LIC offers online premium calculators on its website, and third-party aggregators like PolicyBazaar and BankBazaar provide their own versions. Enter your age, desired sum assured, and policy term to see indicative single premiums. Remember that actual premiums depend on bonus declarations and may vary from online estimates. Rebate tiers for high sum assured (18–30%) apply automatically in the calculation.

What are single premium term plans?

Single premium term plans are pure protection products — you pay once, and your nominees receive the sum assured if you die during the policy term. Unlike endowment plans, there’s no maturity payout. These offer the highest cover multiples per rupee paid and suit buyers who want maximum protection without a savings component.

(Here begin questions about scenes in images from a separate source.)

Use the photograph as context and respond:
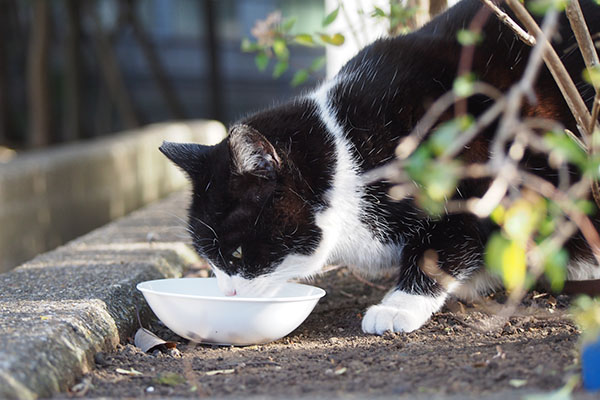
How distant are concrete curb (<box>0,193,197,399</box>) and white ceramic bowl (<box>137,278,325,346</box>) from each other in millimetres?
177

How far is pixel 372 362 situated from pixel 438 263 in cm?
58

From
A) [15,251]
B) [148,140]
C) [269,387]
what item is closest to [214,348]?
[269,387]

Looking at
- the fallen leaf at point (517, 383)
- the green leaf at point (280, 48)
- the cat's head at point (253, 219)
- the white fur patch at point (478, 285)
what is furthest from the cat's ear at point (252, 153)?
the green leaf at point (280, 48)

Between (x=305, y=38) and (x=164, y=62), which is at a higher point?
(x=164, y=62)

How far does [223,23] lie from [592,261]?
1171 cm

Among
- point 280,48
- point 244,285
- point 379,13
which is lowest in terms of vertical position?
point 244,285

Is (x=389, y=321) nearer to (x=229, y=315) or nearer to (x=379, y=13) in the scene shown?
(x=229, y=315)

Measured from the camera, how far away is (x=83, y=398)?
1510 mm

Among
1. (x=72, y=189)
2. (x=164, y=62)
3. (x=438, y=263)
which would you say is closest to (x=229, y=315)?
(x=438, y=263)

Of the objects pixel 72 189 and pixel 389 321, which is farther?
pixel 72 189

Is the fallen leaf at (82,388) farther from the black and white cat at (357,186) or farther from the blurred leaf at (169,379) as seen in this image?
the black and white cat at (357,186)

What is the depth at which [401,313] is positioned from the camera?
2078 millimetres

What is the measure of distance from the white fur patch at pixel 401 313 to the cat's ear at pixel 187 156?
0.69 m

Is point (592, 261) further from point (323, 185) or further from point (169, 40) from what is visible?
point (169, 40)
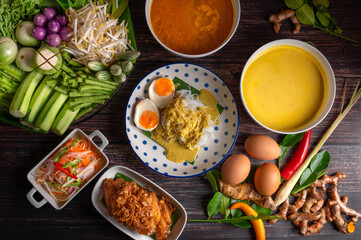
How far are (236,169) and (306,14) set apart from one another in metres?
1.26

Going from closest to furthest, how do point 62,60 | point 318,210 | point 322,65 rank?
point 62,60 < point 322,65 < point 318,210

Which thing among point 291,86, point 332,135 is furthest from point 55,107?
point 332,135

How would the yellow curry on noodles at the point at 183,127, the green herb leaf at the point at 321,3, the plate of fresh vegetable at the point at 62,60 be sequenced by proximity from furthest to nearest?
the green herb leaf at the point at 321,3 → the yellow curry on noodles at the point at 183,127 → the plate of fresh vegetable at the point at 62,60

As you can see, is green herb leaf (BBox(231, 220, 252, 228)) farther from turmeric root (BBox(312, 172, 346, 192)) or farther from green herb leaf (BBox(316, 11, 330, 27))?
green herb leaf (BBox(316, 11, 330, 27))

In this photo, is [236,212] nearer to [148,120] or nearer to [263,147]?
[263,147]


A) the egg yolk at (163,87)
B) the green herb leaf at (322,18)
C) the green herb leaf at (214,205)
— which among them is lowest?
the green herb leaf at (214,205)

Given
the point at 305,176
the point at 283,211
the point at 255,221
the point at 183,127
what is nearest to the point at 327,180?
the point at 305,176

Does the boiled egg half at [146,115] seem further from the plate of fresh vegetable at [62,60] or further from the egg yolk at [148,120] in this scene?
the plate of fresh vegetable at [62,60]

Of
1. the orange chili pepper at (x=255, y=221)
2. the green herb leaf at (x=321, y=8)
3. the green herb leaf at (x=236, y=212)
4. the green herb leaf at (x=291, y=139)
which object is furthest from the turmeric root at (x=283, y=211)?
the green herb leaf at (x=321, y=8)

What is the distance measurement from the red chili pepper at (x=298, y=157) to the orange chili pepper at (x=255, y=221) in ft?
1.19

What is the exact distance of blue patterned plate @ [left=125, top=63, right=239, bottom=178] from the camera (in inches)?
84.7

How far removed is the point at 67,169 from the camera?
205cm

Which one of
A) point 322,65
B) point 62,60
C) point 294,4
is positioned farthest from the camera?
point 294,4

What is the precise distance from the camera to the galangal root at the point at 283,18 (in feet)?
7.29
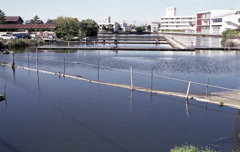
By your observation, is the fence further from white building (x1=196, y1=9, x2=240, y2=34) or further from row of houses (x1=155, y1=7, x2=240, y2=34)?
row of houses (x1=155, y1=7, x2=240, y2=34)

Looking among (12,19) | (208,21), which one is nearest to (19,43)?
(12,19)

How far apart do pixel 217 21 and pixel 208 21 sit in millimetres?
11178

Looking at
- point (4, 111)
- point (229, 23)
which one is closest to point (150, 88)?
point (4, 111)

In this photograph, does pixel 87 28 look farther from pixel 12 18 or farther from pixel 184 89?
pixel 184 89

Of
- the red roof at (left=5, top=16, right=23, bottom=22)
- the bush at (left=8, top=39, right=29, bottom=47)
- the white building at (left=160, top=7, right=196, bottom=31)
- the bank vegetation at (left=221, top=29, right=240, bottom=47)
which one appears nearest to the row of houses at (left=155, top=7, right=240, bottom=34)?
the white building at (left=160, top=7, right=196, bottom=31)

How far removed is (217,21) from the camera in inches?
4114

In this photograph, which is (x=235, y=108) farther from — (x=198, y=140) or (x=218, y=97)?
(x=198, y=140)

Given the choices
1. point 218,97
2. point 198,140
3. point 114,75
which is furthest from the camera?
point 114,75

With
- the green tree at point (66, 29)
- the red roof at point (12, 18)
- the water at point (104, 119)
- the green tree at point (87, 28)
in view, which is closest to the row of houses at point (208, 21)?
the green tree at point (87, 28)

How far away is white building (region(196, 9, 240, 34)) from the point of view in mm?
95625

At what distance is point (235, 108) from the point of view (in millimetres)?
16797

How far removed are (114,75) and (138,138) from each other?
14.4 meters

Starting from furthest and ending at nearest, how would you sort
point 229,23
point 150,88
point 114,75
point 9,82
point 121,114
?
1. point 229,23
2. point 114,75
3. point 9,82
4. point 150,88
5. point 121,114

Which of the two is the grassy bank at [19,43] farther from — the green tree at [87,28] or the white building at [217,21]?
the white building at [217,21]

Are investment bonds similar to single premium endowment plans?

Investment bonds (capital-guaranteed bonds, infrastructure bonds) and single premium endowment plans share the one-time-premium structure but differ in key ways. Bonds offer fixed returns with no life cover. Endowment plans add bundled life insurance and bonus participation — but with lower guaranteed returns. For tax benefits, both can qualify under Section 80C.

What maturity periods are available?

LIC’s Single Premium Endowment Plan offers policy terms ranging from 10 to 25 years. You can choose any term within this range — shorter terms suit near-retirees who want quicker access, while longer terms maximize bonus accumulation. Maturity age must not exceed 75 years.

Is LIC’s single premium endowment plan available online?

You can get policy details, calculate premiums, and initiate purchase through LIC’s official website and mobile app. However, LIC’s underwriting for single premium plans often requires medical tests and document verification that may need in-person interaction at a branch or through an authorized agent. Online aggregators like PolicyBazaar and BankBazaar also facilitate the purchase process with LIC.